Exercise details:
Return every line from the listing where the word "charset" occurs.

Entries provided:
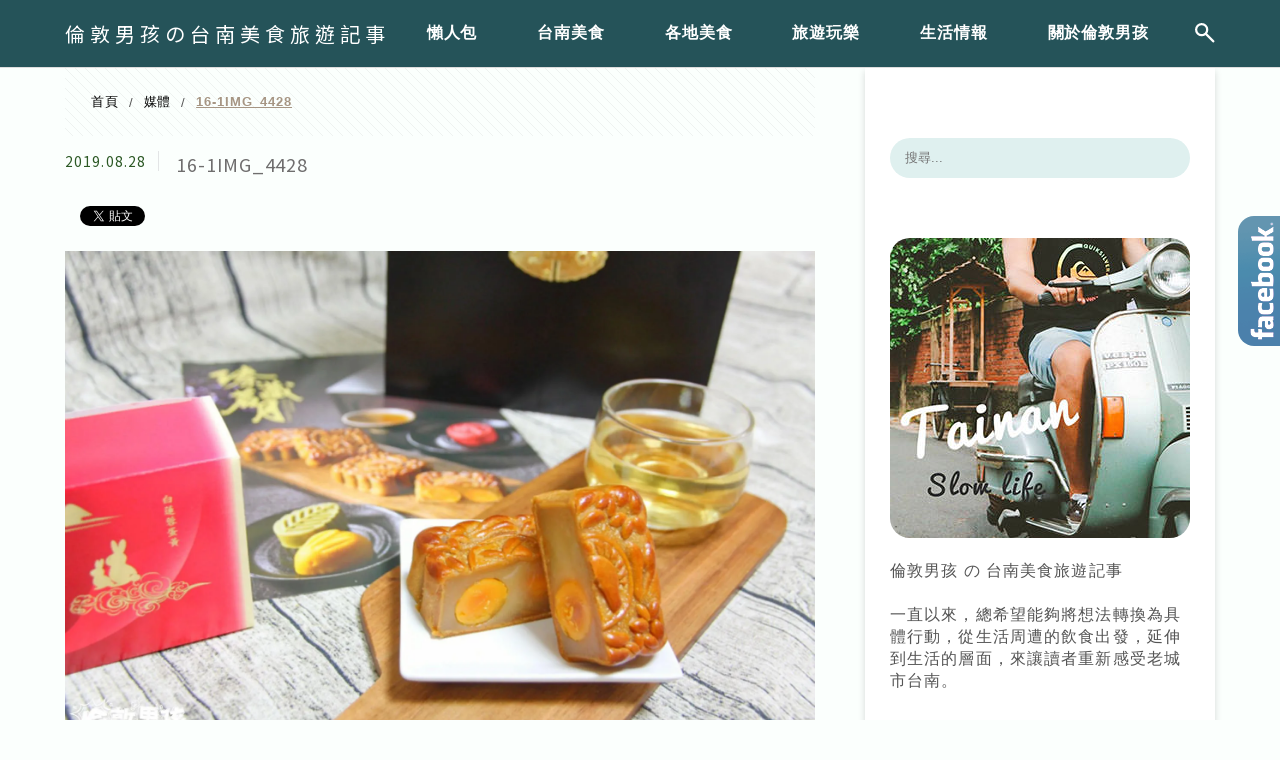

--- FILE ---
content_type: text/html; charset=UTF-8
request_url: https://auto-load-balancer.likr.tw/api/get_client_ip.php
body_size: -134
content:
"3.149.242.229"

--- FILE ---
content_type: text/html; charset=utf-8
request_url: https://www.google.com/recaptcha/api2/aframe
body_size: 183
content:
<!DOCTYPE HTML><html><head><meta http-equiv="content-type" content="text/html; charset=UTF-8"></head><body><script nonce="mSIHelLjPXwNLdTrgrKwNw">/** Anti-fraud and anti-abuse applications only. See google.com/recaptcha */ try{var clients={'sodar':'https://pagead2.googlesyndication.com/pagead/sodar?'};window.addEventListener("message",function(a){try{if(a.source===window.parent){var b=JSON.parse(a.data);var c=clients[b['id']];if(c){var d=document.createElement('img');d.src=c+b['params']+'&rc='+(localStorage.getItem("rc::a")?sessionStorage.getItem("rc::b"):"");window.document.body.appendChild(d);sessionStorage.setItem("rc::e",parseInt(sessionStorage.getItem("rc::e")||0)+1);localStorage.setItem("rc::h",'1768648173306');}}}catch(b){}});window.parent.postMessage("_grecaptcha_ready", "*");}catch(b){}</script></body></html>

Task solution:
content_type: text/html; charset=UTF-8
content_type: text/html; charset=utf-8
<!DOCTYPE HTML><html><head><meta http-equiv="content-type" content="text/html; charset=UTF-8"></head><body><script nonce="mSIHelLjPXwNLdTrgrKwNw">/** Anti-fraud and anti-abuse applications only. See google.com/recaptcha */ try{var clients={'sodar':'https://pagead2.googlesyndication.com/pagead/sodar?'};window.addEventListener("message",function(a){try{if(a.source===window.parent){var b=JSON.parse(a.data);var c=clients[b['id']];if(c){var d=document.createElement('img');d.src=c+b['params']+'&rc='+(localStorage.getItem("rc::a")?sessionStorage.getItem("rc::b"):"");window.document.body.appendChild(d);sessionStorage.setItem("rc::e",parseInt(sessionStorage.getItem("rc::e")||0)+1);localStorage.setItem("rc::h",'1768648173306');}}}catch(b){}});window.parent.postMessage("_grecaptcha_ready", "*");}catch(b){}</script></body></html>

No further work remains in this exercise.